TEXT SEGMENT START

Osteosarcoma, a type of children's bone cancer, while rare, is the most common form of cancer occurring in the bone and is one of the most common ones that affect teenagers and young adults. Each year, it affects approximately 800 children in the United States, the majority in their adolescent or teenage years. Less than 20% of kids survive when the cancer has spread to other body parts when they are diagnosed.
Osteosarcoma has one of the lowest survival rates for childhood cancers, due largely to the lack of available funding for research. There has been no significant improvement in cure rates in the past 30 years. Texas Children’s Hospital and M. D. Anderson Cancer Center in Houston are two of the only cancer centers offering the most advanced treatment for osteosarcoma. Families, who must travel here for intense treatment, need lots of emotional and financial support.

TEXT SEGMENT END
DATASET START

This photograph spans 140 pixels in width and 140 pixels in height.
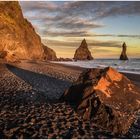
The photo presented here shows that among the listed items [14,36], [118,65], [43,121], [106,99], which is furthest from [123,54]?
[43,121]

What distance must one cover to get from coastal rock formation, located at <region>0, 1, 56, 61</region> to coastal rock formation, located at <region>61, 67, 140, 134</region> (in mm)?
47112

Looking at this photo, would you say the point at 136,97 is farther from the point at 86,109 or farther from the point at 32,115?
the point at 32,115

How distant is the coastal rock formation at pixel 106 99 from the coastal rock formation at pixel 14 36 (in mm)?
47112

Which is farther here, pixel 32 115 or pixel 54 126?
pixel 32 115

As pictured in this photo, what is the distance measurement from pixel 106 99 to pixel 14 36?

DATASET END

## WORK TO COMPLETE:
Go on with the text on osteosarcoma, starting after its last sentence. The records are separate material and have no connection to the text on osteosarcoma.

## REPLY TO THE EXERCISE:
Osteosarcoma occurs most frequently in the ends of long bones, such as the thighbone nearest the knee or the arm bone nearest the shoulder. The most common symptom is a constant dull ache in the bone or joint, often increasing at night when sleeping. The pain tends to increase over time rather than subside. At the site of the tumor, there may be swelling or a lump. If the tumor is in the leg, a child may limp. Osteosarcoma may make the muscles in the affected leg or arm appear smaller
The Haynie Spirit Bone Cancer Foundation is non-profit corporation. It is our hope to raise awareness about the tragically under-funded research for children's bone cancer.